| Source |
[PATCH OLK-5.10 1/6] fs/dirty_pages: dump the number of dirty pages for each inode

23 Dec 2020

From: yu kuai <yukuai3@huawei.com>

euler inclusion
category: feature
bugzilla: 46858
CVE: NA

---------------------------

In order to analysing the IO performance when using buffer IO, it's
useful to obtain the number of dirty pages for a inode in the filesystem.

This feather is migrated from redhat-7.2. It create 3 interfaces by using
profs. /proc/dirty/buffer_size for buffer allocation and release;
/proc/dirty/page_threshold to filter result; /proc/dirty/dirty_list
to get dirty pages.

Visit http://openeuler.huawei.com/bugzilla/show_bug.cgi?id=23941 for
details about modifications and implementations.

Signed-off-by: yu kuai <yukuai3@huawei.com>
Reviewed-by: zhangyi (F) <yi.zhang@huawei.com>
Signed-off-by: zhangyi (F) <yi.zhang@huawei.com>
Signed-off-by: Dianfang Zhang <zhangdianfang@huawei.com>
---
 fs/Makefile      |   1 +
 fs/dirty_pages.c | 474 +++++++++++++++++++++++++++++++++++++++++++++++
 2 files changed, 475 insertions(+)
 create mode 100644 fs/dirty_pages.c

diff --git a/fs/Makefile b/fs/Makefile
index 999d1a23f036..727338b4430d 100644
--- a/fs/Makefile
+++ b/fs/Makefile
@@ -52,6 +52,7 @@ obj-$(CONFIG_FS_POSIX_ACL)	+= posix_acl.o
 obj-$(CONFIG_NFS_COMMON)	+= nfs_common/
 obj-$(CONFIG_COREDUMP)		+= coredump.o
 obj-$(CONFIG_SYSCTL)		+= drop_caches.o
+obj-$(CONFIG_SYSCTL)		+= dirty_pages.o
 
 obj-$(CONFIG_FHANDLE)		+= fhandle.o
 obj-y				+= iomap/
diff --git a/fs/dirty_pages.c b/fs/dirty_pages.c
new file mode 100644
index 000000000000..9972b53d9acc
--- /dev/null
+++ b/fs/dirty_pages.c
@@ -0,0 +1,474 @@
+#include <linux/proc_fs.h>
+#include <linux/seq_file.h>
+#include <linux/uaccess.h>
+#include <linux/pagemap.h>
+#include <linux/pagevec.h>
+#include <linux/fs.h>
+#include <linux/mm.h>
+#include <linux/slab.h>
+#include <linux/sched.h>
+#include <linux/proc_fs.h>
+#include <linux/kdev_t.h>
+#include <linux/vmalloc.h>
+#include <linux/module.h>
+#include <linux/kernel.h>
+#include <linux/init.h>
+#include "internal.h"

| Dataset records |
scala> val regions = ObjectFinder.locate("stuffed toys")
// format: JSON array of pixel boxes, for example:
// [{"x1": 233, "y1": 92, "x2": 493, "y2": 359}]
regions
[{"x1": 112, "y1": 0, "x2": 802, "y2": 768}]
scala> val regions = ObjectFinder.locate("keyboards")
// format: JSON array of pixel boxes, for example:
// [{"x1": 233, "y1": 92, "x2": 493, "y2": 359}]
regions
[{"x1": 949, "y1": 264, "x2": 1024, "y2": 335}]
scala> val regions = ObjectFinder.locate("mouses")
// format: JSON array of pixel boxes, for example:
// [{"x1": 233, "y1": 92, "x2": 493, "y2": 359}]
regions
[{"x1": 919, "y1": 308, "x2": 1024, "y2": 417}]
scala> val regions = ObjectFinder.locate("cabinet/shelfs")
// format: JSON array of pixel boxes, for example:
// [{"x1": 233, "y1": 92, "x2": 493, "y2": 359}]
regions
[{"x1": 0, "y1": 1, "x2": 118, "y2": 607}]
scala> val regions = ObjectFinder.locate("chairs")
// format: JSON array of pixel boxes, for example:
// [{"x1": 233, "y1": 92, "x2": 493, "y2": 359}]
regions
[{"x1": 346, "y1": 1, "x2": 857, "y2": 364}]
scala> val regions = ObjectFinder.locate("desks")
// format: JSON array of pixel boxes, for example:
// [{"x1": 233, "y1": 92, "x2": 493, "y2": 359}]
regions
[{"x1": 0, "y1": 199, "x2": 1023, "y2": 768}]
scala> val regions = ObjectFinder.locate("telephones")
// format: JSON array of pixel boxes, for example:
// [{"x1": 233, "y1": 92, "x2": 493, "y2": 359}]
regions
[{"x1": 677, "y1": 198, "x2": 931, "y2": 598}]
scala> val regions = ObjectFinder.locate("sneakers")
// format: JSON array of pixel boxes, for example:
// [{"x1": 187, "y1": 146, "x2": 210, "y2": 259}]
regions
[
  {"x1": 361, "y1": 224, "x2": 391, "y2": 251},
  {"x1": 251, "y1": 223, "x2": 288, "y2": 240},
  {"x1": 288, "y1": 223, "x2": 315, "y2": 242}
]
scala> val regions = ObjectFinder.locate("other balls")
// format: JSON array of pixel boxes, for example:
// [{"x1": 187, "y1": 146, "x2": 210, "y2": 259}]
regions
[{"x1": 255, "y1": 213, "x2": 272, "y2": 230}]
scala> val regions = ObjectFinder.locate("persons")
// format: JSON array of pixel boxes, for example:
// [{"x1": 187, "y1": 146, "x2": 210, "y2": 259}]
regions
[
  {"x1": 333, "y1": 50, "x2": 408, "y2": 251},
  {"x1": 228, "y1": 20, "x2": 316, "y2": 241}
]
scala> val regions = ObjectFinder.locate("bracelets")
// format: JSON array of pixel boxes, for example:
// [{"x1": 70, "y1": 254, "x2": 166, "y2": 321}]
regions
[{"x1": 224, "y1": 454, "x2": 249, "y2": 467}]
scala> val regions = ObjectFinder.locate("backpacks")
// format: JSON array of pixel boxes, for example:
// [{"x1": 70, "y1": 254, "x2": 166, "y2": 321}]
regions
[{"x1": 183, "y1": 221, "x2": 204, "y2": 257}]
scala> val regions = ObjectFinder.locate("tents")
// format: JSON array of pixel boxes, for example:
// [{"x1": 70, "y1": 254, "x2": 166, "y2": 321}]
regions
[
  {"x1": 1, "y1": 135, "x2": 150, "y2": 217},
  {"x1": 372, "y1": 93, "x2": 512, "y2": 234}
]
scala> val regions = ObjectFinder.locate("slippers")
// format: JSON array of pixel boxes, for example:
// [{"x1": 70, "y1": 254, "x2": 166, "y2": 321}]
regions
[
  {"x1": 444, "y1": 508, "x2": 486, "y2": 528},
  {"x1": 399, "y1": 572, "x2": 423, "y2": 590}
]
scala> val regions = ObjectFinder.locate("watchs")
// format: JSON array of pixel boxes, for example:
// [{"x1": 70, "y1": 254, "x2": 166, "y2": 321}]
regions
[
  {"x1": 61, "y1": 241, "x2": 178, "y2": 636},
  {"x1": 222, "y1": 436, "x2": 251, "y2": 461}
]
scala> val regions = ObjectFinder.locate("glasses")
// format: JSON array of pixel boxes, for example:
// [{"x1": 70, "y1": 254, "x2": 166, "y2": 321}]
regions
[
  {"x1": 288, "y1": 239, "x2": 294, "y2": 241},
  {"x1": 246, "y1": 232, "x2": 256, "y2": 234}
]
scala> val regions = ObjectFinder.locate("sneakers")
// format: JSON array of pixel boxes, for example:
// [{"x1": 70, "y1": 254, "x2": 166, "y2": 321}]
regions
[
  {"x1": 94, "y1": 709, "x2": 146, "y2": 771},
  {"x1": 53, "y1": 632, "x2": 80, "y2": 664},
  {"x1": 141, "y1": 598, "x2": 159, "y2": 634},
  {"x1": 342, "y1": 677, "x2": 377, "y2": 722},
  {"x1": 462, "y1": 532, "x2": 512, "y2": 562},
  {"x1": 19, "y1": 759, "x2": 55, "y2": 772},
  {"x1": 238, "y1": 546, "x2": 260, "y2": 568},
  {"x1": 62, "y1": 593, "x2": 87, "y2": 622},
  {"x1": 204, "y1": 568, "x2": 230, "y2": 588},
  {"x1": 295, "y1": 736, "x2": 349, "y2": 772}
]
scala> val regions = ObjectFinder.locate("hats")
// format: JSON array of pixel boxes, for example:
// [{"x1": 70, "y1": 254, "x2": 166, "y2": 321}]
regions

| The problem |
Answer these from the dirty-pages patch:
(a) Which release was the feature migrated from?
(b) How many insertions does the patch make in total?
(c) Which configuration option is dirty_pages.o built under in the Makefile?

| Final answer |
(a) redhat-7.2
(b) 475
(c) CONFIG_SYSCTL